_What to work on_
Line by line, restate the material word for word, omitting any image.

_Recorded data_
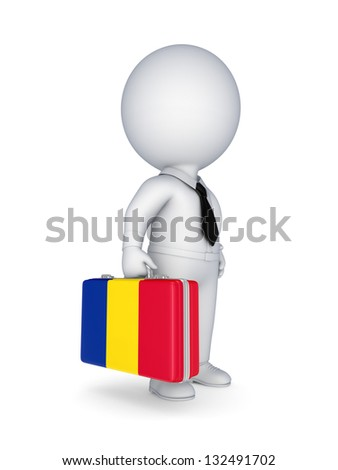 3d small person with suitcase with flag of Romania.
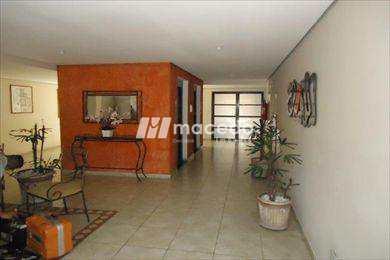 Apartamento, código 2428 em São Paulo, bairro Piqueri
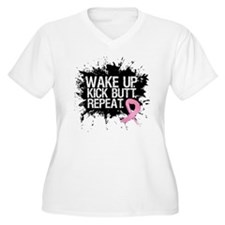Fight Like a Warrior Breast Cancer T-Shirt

_Response_
 3d small person with suitcase with flag of Romania.
 Apartamento, código 2428 em São Paulo, bairro Piqueri
Fight Like a Warrior Breast Cancer T-Shirt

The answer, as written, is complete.